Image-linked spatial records
"""
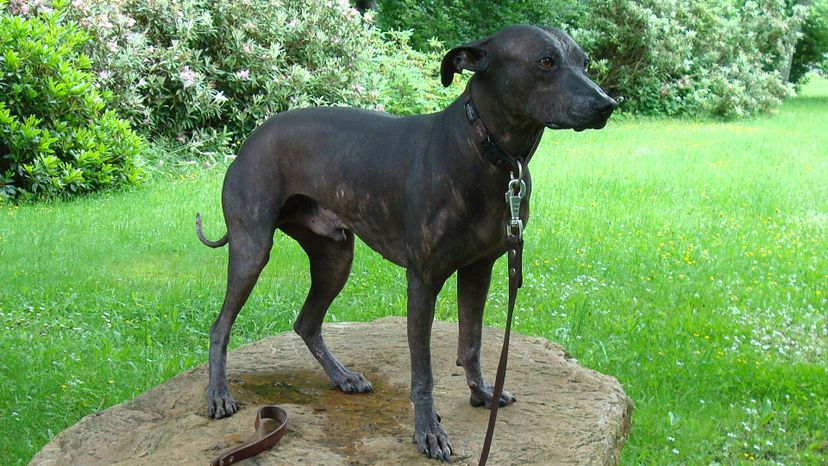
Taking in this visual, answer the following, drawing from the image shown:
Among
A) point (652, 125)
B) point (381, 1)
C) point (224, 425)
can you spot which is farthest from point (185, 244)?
point (381, 1)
"""
• Exercise requirements: Reproduce every line of the records above, omitting the pictures, and multiply each coordinate in the answers by 1.75, rounding to the nearest whole number with halves rounded up. Leave all numbers elsewhere in the records unchanged.

• Exercise response:
Taking in this visual, answer the following, drawing from the image shown:
Among
A) point (652, 125)
B) point (381, 1)
C) point (224, 425)
can you spot which is farthest from point (185, 244)?
point (667, 2)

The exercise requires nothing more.